Note that with a cluster randomized controlled trial you can do a simple random sample or a systematic sample of clusters of people (e.g. a village or a hospital ward) instead of sampling individuals. This is called *cluster sampling*.

**Randomization**

A Randomized Controlled Trial (RCT) is an epidemiological experiment to study a new preventive intervention (e.g. a vaccine or behaviour change intervention) or therapeutic regimen. RCTs are meant to assess the value of new preventive strategies or therapies in order to make efficient use of health-care resources.

A RCT is a prospective study designed to establish a causal relationship between an exposure and outcome. The researcher begins with individual who are free of the outcome of interest. The study population is screened for eligibility. All subjects in a trial must meet the specified inclusion criteria for the condition under investigation, and other criteria are usually specified to ensure a reasonably similar group of subjects. Those without the outcome of interest and who fulfil the inclusion criteria are invited to participate.

Then *randomization* takes place: To ensure that the groups being compared (treatment and control group) are equivalent (at the start of the investigation), patients are allocated to them randomly, i.e. by chance. By randomisation the researcher eliminates the effect of confounding variables through the equal distribution of confounders (both known and unknown) in the treatment and control groups. Also selection bias is prevented; it prevents participants, clinicians or researchers from using their subjective judgment to decide into which group to place participants. Assuming that the randomisation worked, the researcher can attribute any differences in disease outcomes at the end of the study to the intervention being tested. RCTs are therefore the strongest method to establish a causal relationship between an exposure and an outcome, and hence considered to be the gold standard.

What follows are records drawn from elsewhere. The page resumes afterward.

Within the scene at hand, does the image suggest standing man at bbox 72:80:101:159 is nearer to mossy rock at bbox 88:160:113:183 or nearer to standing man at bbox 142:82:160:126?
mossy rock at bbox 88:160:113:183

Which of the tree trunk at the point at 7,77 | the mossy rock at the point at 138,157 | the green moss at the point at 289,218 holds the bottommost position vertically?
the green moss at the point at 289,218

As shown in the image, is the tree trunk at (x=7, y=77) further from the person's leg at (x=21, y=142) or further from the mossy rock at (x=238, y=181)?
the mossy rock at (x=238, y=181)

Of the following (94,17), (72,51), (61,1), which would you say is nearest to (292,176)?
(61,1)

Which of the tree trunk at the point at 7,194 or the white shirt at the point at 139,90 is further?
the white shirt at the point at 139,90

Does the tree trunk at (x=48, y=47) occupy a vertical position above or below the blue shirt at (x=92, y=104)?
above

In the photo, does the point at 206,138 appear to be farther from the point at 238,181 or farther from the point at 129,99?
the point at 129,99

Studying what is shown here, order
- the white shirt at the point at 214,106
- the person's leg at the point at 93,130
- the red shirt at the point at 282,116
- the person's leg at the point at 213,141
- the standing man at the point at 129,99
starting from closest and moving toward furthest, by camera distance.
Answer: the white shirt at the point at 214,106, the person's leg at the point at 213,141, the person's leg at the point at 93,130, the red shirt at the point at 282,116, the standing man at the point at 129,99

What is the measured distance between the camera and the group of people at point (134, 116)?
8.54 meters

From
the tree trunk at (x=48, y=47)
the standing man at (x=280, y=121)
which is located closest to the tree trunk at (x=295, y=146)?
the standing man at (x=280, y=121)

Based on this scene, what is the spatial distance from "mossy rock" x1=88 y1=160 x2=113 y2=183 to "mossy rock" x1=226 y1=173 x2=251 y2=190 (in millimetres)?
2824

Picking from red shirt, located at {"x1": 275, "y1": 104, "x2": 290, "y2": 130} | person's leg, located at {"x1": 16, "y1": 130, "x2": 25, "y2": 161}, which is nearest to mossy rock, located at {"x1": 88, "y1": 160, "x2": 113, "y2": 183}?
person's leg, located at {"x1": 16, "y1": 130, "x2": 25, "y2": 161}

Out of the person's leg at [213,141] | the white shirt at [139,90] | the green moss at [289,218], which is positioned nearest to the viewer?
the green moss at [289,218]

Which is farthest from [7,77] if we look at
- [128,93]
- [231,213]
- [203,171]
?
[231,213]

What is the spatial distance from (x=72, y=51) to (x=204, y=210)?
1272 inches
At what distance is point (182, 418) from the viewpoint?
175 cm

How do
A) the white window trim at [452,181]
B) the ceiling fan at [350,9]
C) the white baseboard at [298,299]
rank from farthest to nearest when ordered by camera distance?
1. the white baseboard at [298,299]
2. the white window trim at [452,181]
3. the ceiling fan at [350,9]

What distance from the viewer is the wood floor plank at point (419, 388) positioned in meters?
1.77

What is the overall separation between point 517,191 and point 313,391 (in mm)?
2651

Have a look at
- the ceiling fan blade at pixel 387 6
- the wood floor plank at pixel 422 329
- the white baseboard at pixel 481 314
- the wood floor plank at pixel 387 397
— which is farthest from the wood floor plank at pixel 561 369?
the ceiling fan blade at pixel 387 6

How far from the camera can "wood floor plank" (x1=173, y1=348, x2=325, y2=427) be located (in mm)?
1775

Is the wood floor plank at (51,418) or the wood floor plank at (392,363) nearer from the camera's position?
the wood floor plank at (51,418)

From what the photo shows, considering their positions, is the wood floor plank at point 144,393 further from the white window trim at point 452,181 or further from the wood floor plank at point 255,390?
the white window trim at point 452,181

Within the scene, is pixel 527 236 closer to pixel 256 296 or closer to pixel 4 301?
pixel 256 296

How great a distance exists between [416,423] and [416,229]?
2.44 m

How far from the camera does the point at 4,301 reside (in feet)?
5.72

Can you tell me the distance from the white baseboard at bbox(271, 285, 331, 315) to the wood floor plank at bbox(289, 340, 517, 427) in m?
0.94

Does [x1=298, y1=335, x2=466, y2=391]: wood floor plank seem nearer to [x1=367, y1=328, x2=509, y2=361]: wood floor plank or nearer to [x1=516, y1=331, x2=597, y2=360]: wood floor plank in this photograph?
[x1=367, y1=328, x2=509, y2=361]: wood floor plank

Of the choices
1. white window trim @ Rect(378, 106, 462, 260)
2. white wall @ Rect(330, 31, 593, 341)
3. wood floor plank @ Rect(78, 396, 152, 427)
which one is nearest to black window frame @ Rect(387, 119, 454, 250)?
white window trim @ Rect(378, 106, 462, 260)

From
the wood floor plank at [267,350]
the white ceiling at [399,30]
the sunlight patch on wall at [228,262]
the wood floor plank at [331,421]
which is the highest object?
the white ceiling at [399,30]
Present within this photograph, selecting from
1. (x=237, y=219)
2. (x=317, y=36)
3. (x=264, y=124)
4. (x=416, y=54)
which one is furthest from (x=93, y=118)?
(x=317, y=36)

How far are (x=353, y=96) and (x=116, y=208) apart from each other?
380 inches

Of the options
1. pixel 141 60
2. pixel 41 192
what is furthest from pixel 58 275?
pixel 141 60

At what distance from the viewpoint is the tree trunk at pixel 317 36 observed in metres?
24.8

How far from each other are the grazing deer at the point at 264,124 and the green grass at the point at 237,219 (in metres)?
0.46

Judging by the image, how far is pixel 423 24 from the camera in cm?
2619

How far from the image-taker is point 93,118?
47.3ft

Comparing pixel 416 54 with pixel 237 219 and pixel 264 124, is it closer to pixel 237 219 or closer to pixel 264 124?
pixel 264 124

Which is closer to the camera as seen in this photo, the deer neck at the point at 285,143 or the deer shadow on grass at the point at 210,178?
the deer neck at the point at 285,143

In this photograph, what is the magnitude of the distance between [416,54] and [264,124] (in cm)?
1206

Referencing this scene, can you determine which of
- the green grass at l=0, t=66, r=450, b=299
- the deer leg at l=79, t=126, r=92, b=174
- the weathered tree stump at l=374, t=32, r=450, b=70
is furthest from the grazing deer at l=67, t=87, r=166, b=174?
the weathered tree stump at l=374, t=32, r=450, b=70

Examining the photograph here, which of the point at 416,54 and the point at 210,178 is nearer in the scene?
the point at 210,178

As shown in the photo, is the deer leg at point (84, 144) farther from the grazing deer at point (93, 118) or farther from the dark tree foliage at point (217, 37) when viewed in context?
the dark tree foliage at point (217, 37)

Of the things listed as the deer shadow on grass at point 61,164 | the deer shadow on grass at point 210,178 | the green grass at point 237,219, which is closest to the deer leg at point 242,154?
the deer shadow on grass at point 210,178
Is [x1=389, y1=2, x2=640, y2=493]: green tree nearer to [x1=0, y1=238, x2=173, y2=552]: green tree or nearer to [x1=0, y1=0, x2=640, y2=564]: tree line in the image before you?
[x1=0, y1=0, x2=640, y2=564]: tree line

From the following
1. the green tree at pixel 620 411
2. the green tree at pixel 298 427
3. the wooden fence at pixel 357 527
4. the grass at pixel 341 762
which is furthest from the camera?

Randomization is the method used to generate a random allocation sequence, such as using tables of random numbers or computer-generated random sequences. Not adequate methods are alternating, ID number, date of birth, day of the week as these are not truly random.

So in conclusion, a random sample of a population is a way to get a representative smaller group out of a larger group, while randomization is a way to allocate an intervention and a control treatment to an individual by chance (to ensure that both groups are equal).